··· STUDY MATERIAL ···

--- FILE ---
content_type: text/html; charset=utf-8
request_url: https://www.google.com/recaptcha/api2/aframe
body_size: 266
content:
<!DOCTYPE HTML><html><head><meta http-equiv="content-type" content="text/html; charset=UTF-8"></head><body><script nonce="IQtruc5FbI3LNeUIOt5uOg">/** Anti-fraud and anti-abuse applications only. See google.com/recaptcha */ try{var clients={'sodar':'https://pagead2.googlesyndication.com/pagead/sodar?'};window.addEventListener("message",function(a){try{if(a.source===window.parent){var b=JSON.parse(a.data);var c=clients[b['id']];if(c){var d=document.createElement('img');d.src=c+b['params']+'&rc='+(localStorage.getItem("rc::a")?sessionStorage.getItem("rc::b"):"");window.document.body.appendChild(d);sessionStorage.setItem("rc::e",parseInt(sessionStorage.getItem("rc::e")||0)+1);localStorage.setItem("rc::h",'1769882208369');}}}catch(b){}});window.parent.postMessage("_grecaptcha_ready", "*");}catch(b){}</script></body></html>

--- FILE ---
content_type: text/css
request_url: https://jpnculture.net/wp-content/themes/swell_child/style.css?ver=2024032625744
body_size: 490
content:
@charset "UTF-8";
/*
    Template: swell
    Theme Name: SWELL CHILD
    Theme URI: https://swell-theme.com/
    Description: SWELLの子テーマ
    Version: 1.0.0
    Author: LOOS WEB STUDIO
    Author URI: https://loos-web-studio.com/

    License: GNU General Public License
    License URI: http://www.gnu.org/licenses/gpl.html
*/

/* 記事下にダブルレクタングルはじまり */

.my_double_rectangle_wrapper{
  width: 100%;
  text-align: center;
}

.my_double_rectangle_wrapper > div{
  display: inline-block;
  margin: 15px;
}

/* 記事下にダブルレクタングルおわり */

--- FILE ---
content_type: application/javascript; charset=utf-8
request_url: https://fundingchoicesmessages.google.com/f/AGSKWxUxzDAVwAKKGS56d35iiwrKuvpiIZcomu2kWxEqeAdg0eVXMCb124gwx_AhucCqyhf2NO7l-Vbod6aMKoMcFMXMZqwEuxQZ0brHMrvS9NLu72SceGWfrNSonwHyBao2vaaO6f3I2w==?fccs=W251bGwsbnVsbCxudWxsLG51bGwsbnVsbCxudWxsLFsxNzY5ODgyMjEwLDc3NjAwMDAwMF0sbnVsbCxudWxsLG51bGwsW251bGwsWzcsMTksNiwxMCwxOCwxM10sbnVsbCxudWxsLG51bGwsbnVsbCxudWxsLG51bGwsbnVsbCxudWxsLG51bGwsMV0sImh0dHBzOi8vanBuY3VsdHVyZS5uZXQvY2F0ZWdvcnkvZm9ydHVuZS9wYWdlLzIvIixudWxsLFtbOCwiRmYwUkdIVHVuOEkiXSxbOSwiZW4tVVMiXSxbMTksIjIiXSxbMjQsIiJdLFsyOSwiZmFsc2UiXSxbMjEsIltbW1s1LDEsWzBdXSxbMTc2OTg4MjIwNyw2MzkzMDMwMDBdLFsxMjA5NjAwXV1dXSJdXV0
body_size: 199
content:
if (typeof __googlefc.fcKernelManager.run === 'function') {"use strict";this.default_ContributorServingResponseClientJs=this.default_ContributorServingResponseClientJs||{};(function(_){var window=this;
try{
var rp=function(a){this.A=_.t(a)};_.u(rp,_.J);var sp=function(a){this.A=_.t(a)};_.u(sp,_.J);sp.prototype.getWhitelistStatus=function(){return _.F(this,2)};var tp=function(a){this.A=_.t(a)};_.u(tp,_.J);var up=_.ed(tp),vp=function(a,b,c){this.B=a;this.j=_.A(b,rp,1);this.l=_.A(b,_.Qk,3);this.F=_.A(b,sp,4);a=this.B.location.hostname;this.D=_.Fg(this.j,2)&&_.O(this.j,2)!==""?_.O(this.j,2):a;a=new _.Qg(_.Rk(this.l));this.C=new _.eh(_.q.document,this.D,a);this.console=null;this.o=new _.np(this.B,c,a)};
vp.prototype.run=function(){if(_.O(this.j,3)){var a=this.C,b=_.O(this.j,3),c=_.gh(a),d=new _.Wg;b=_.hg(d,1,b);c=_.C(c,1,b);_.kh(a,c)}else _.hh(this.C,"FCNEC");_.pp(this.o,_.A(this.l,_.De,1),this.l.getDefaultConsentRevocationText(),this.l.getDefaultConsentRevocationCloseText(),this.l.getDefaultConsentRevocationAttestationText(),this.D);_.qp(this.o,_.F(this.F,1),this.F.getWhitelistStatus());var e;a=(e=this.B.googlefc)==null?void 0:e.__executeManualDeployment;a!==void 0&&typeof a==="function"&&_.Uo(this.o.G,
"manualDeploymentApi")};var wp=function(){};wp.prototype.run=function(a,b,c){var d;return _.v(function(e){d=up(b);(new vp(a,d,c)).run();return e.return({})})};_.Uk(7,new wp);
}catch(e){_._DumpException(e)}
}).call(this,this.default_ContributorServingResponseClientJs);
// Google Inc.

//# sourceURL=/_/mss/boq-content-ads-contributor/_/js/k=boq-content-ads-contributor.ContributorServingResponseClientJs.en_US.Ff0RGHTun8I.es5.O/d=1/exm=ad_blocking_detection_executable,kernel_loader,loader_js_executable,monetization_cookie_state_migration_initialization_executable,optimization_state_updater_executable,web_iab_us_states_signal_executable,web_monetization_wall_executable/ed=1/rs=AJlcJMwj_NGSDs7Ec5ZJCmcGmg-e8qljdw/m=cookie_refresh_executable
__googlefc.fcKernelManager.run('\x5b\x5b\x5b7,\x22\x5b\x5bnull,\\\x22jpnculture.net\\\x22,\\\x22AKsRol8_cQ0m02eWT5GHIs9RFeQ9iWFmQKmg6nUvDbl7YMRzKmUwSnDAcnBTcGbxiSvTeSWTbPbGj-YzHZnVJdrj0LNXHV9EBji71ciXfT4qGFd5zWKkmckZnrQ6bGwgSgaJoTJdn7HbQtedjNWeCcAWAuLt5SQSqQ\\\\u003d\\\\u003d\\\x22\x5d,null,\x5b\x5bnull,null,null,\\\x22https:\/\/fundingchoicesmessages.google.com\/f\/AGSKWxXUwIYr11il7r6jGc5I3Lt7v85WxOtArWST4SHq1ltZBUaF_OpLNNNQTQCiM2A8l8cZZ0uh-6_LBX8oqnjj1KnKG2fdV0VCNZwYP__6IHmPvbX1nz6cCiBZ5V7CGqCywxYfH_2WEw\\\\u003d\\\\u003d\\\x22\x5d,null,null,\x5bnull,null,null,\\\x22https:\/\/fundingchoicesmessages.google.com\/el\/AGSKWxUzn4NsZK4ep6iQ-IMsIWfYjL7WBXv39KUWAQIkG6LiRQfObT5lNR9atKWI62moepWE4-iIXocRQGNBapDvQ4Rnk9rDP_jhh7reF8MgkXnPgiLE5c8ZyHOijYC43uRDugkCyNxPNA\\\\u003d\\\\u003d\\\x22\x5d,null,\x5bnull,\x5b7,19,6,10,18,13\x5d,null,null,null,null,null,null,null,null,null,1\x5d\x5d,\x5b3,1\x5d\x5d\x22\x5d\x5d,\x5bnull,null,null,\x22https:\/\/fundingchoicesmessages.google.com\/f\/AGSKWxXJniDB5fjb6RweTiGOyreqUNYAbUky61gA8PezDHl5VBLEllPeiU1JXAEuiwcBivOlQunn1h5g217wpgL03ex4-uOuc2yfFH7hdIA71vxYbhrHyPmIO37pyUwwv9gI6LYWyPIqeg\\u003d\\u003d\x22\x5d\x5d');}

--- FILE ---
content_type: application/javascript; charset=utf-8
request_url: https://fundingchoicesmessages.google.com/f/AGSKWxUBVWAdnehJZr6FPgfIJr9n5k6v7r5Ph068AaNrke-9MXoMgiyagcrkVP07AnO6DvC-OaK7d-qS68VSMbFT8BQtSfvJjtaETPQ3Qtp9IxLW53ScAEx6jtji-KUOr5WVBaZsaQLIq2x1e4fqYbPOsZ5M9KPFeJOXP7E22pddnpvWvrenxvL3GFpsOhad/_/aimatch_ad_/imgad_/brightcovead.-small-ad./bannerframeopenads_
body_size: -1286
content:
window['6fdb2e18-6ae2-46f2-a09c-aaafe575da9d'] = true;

···

ASSIGNMENT: Within the data above, pick out all lines holding the word "null".

PROBLEM SOLUTION:
var rp=function(a){this.A=_.t(a)};_.u(rp,_.J);var sp=function(a){this.A=_.t(a)};_.u(sp,_.J);sp.prototype.getWhitelistStatus=function(){return _.F(this,2)};var tp=function(a){this.A=_.t(a)};_.u(tp,_.J);var up=_.ed(tp),vp=function(a,b,c){this.B=a;this.j=_.A(b,rp,1);this.l=_.A(b,_.Qk,3);this.F=_.A(b,sp,4);a=this.B.location.hostname;this.D=_.Fg(this.j,2)&&_.O(this.j,2)!==""?_.O(this.j,2):a;a=new _.Qg(_.Rk(this.l));this.C=new _.eh(_.q.document,this.D,a);this.console=null;this.o=new _.np(this.B,c,a)};
vp.prototype.run=function(){if(_.O(this.j,3)){var a=this.C,b=_.O(this.j,3),c=_.gh(a),d=new _.Wg;b=_.hg(d,1,b);c=_.C(c,1,b);_.kh(a,c)}else _.hh(this.C,"FCNEC");_.pp(this.o,_.A(this.l,_.De,1),this.l.getDefaultConsentRevocationText(),this.l.getDefaultConsentRevocationCloseText(),this.l.getDefaultConsentRevocationAttestationText(),this.D);_.qp(this.o,_.F(this.F,1),this.F.getWhitelistStatus());var e;a=(e=this.B.googlefc)==null?void 0:e.__executeManualDeployment;a!==void 0&&typeof a==="function"&&_.Uo(this.o.G,
__googlefc.fcKernelManager.run('\x5b\x5b\x5b7,\x22\x5b\x5bnull,\\\x22jpnculture.net\\\x22,\\\x22AKsRol8_cQ0m02eWT5GHIs9RFeQ9iWFmQKmg6nUvDbl7YMRzKmUwSnDAcnBTcGbxiSvTeSWTbPbGj-YzHZnVJdrj0LNXHV9EBji71ciXfT4qGFd5zWKkmckZnrQ6bGwgSgaJoTJdn7HbQtedjNWeCcAWAuLt5SQSqQ\\\\u003d\\\\u003d\\\x22\x5d,null,\x5b\x5bnull,null,null,\\\x22https:\/\/fundingchoicesmessages.google.com\/f\/AGSKWxXUwIYr11il7r6jGc5I3Lt7v85WxOtArWST4SHq1ltZBUaF_OpLNNNQTQCiM2A8l8cZZ0uh-6_LBX8oqnjj1KnKG2fdV0VCNZwYP__6IHmPvbX1nz6cCiBZ5V7CGqCywxYfH_2WEw\\\\u003d\\\\u003d\\\x22\x5d,null,null,\x5bnull,null,null,\\\x22https:\/\/fundingchoicesmessages.google.com\/el\/AGSKWxUzn4NsZK4ep6iQ-IMsIWfYjL7WBXv39KUWAQIkG6LiRQfObT5lNR9atKWI62moepWE4-iIXocRQGNBapDvQ4Rnk9rDP_jhh7reF8MgkXnPgiLE5c8ZyHOijYC43uRDugkCyNxPNA\\\\u003d\\\\u003d\\\x22\x5d,null,\x5bnull,\x5b7,19,6,10,18,13\x5d,null,null,null,null,null,null,null,null,null,1\x5d\x5d,\x5b3,1\x5d\x5d\x22\x5d\x5d,\x5bnull,null,null,\x22https:\/\/fundingchoicesmessages.google.com\/f\/AGSKWxXJniDB5fjb6RweTiGOyreqUNYAbUky61gA8PezDHl5VBLEllPeiU1JXAEuiwcBivOlQunn1h5g217wpgL03ex4-uOuc2yfFH7hdIA71vxYbhrHyPmIO37pyUwwv9gI6LYWyPIqeg\\u003d\\u003d\x22\x5d\x5d');}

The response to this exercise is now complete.